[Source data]
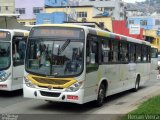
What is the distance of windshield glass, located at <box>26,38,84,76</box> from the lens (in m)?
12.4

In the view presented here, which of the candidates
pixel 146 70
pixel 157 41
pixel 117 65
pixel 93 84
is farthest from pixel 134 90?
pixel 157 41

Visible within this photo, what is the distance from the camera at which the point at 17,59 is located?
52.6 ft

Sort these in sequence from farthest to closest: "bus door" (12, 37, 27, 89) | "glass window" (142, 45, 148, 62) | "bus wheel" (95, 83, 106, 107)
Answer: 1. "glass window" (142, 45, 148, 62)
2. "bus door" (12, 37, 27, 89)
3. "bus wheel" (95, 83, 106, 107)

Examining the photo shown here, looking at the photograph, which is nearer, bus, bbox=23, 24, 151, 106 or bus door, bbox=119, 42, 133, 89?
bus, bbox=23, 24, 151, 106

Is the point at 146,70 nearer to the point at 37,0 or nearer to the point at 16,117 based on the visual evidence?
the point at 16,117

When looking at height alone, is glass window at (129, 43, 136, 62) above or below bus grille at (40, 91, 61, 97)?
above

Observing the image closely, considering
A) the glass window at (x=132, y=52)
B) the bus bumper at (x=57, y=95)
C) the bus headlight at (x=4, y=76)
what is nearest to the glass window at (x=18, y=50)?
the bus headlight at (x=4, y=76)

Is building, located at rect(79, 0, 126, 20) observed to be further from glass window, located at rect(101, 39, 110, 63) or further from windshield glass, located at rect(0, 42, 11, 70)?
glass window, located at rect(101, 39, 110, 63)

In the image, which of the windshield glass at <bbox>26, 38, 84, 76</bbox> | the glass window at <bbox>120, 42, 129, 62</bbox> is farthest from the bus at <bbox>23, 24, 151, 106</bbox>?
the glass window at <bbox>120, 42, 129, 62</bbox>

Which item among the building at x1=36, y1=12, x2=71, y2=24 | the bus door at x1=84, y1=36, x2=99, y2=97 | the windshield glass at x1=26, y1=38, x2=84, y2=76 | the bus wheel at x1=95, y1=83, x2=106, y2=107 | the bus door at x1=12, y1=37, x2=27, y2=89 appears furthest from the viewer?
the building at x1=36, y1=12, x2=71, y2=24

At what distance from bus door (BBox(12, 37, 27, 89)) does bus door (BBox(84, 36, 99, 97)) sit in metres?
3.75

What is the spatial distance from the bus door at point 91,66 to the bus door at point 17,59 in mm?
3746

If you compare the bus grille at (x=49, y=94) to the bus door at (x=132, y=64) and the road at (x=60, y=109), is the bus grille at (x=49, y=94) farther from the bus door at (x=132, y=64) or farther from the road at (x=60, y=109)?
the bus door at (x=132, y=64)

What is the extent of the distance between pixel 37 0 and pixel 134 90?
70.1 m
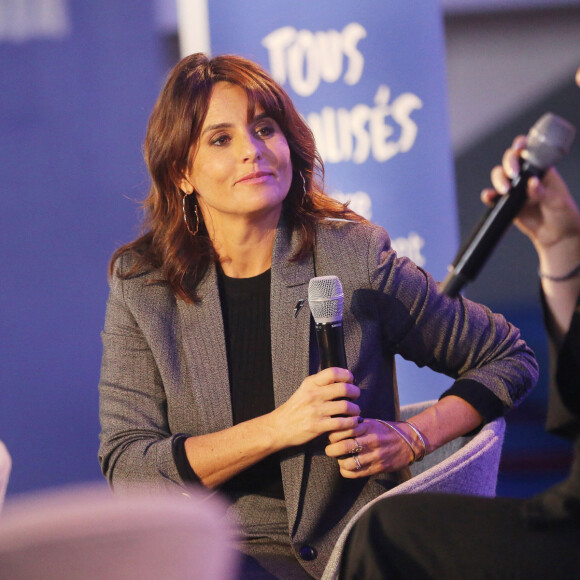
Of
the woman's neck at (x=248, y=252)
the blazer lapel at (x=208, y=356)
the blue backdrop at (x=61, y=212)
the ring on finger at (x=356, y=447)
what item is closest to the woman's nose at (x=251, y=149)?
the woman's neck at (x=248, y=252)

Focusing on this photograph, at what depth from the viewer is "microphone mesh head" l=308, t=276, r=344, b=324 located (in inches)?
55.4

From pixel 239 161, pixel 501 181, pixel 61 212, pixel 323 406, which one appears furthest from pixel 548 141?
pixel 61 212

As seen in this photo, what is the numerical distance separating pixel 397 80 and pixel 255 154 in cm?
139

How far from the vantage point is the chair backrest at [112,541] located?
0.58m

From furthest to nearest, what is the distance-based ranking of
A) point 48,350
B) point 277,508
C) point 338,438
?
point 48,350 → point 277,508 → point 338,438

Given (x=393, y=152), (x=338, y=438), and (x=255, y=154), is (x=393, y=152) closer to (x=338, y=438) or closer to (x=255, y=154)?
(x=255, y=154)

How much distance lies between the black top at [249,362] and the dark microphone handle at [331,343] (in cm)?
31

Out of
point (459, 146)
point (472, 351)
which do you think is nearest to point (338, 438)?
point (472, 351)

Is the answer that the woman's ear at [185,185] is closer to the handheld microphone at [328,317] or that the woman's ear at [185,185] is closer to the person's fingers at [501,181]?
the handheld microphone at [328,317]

* * *

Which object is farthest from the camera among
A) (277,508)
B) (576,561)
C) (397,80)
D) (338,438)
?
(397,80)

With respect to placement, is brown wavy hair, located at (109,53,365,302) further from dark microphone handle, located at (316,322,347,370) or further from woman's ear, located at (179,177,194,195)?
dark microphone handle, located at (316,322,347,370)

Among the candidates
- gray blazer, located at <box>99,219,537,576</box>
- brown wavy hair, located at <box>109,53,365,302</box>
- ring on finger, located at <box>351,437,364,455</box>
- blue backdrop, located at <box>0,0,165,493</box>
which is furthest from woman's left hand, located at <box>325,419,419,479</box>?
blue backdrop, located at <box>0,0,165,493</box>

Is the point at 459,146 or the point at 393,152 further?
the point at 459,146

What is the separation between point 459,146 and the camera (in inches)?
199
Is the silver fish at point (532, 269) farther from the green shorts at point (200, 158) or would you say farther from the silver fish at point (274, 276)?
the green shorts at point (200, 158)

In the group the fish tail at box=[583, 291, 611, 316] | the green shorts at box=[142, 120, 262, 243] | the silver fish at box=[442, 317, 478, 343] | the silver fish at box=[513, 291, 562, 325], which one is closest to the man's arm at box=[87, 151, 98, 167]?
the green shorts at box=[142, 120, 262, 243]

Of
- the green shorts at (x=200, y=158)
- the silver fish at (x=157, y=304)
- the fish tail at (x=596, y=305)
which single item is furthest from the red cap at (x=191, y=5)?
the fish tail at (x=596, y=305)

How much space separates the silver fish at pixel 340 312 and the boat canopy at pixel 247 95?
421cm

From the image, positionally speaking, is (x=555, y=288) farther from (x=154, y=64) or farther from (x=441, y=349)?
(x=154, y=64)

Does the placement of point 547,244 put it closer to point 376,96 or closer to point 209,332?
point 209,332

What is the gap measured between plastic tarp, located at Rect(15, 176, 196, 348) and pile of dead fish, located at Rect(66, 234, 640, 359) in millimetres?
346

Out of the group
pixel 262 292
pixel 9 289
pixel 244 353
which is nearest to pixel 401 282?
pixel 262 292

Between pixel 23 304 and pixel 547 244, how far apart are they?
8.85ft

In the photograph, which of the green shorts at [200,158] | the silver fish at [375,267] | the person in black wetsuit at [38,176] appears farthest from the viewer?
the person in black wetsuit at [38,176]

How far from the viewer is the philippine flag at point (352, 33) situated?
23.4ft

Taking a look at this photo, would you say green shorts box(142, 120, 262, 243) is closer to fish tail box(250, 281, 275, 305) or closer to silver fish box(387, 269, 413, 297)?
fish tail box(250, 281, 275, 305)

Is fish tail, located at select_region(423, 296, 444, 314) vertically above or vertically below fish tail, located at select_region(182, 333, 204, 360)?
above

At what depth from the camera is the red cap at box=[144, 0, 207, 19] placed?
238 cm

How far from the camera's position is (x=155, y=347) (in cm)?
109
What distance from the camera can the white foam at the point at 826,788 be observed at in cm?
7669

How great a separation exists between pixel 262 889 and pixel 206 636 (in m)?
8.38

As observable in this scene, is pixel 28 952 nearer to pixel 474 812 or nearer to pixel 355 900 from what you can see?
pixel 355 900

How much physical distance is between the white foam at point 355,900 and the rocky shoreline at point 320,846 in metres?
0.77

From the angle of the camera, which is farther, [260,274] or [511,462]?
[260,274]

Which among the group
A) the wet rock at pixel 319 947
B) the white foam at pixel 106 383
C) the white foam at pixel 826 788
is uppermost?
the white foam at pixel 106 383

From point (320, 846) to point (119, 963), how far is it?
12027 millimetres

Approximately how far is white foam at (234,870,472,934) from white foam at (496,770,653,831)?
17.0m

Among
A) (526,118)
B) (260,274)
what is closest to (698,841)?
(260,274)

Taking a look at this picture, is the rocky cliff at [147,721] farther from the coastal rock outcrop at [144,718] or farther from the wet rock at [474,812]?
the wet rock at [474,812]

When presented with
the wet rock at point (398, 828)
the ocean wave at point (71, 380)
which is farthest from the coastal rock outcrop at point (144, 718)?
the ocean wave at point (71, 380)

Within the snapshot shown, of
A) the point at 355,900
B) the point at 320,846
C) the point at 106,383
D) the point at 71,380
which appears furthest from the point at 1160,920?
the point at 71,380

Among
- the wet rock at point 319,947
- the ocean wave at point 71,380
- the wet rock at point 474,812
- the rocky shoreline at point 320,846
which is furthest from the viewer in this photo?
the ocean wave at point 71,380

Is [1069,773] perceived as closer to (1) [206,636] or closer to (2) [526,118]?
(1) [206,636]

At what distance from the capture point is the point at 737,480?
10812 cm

...

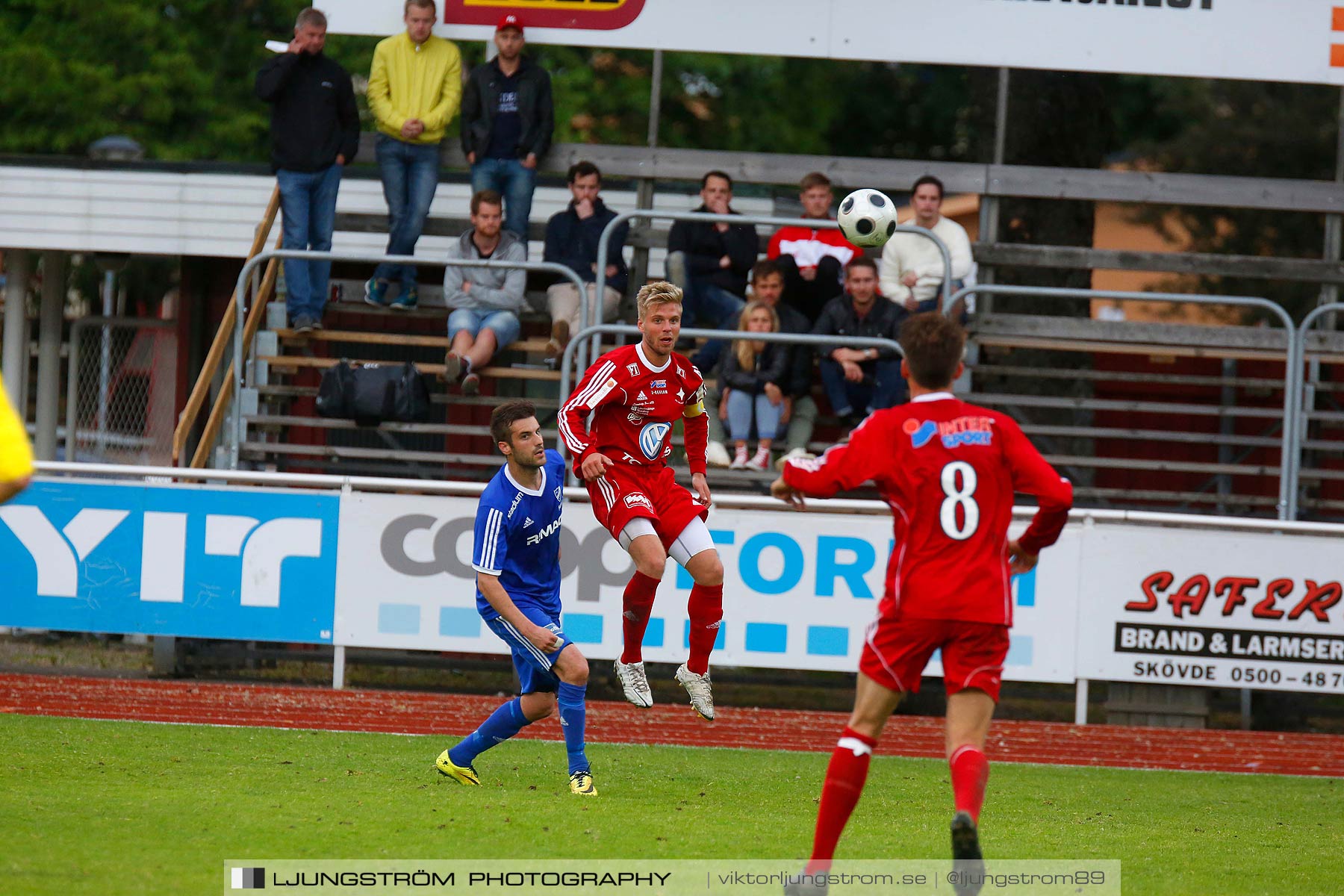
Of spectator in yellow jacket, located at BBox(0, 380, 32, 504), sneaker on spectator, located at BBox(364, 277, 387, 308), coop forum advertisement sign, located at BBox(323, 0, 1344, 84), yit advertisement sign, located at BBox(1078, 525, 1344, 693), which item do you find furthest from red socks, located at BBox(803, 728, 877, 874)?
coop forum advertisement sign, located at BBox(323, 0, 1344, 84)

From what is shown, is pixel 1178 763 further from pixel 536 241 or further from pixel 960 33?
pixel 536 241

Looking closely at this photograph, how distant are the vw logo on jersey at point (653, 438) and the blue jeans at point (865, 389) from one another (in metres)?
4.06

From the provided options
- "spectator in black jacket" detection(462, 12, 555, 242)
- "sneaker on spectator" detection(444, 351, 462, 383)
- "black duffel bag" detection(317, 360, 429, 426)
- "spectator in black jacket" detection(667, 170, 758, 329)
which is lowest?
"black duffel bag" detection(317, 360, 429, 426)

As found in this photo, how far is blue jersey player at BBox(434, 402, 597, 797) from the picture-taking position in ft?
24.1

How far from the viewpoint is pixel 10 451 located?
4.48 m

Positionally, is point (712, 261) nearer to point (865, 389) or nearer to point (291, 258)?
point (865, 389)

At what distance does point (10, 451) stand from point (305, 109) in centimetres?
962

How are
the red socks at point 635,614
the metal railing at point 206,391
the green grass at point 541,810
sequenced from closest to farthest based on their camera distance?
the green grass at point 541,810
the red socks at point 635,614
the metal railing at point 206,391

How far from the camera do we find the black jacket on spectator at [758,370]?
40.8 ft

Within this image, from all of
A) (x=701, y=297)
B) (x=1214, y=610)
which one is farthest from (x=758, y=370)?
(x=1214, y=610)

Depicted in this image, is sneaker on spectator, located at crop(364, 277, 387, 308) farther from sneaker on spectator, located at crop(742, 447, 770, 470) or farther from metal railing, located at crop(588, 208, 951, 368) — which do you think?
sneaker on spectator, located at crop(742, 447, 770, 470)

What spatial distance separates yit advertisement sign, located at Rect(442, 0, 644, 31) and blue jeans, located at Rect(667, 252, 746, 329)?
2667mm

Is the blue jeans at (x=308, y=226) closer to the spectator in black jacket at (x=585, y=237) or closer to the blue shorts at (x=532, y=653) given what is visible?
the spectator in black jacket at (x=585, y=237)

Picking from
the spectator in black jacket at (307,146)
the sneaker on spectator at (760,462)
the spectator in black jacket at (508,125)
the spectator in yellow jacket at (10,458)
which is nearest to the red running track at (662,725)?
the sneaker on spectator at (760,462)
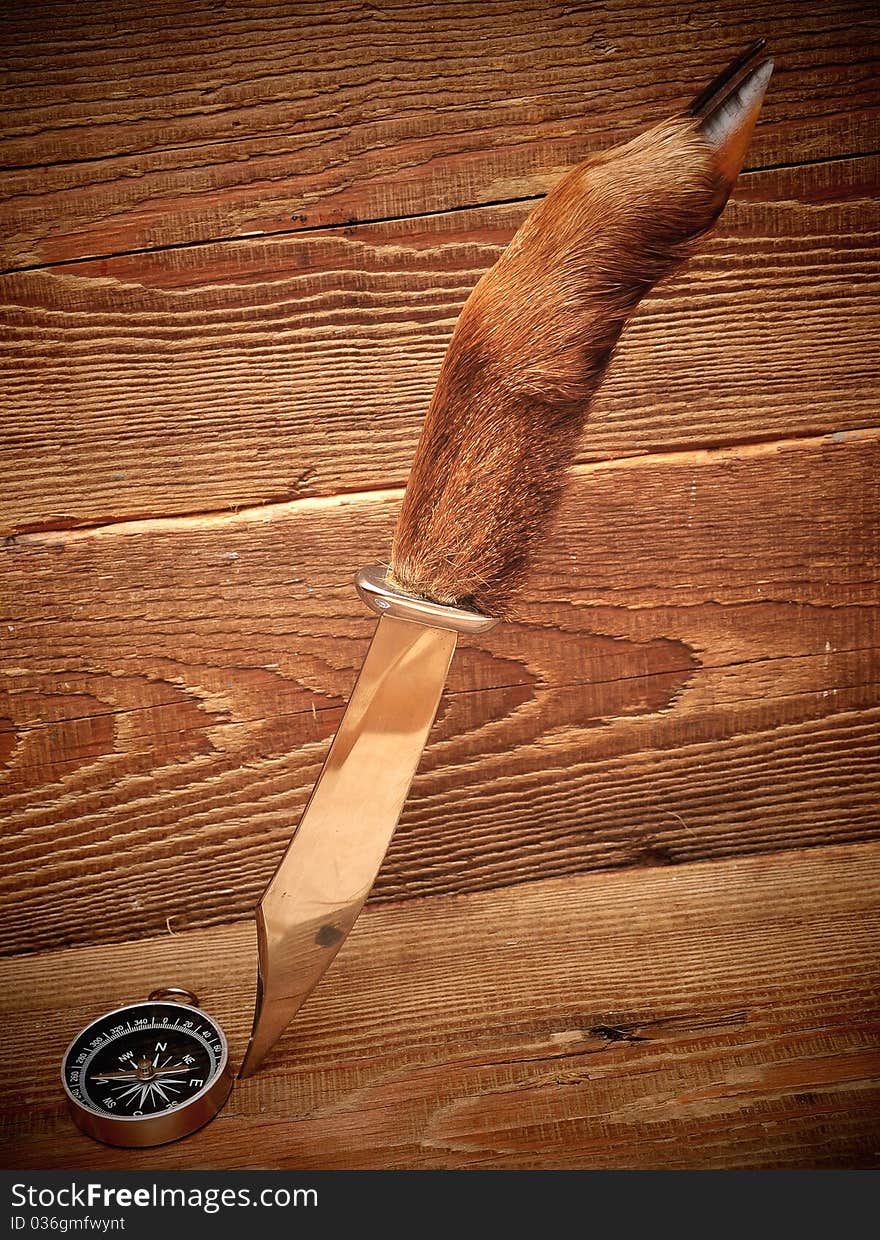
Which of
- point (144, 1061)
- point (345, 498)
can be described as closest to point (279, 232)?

__Task requirements__
Locate every line in the listing above that contains the string "building", and copy each of those lines. Matching is case-sensitive.

__Correct response__
Is building, located at rect(79, 0, 126, 20) observed to be further from glass window, located at rect(101, 39, 110, 63) or further from windshield glass, located at rect(0, 42, 11, 70)?
Which item among the building at x1=36, y1=12, x2=71, y2=24 | the bus door at x1=84, y1=36, x2=99, y2=97 | the windshield glass at x1=26, y1=38, x2=84, y2=76 | the bus wheel at x1=95, y1=83, x2=106, y2=107 | the bus door at x1=12, y1=37, x2=27, y2=89 appears furthest from the viewer?
the building at x1=36, y1=12, x2=71, y2=24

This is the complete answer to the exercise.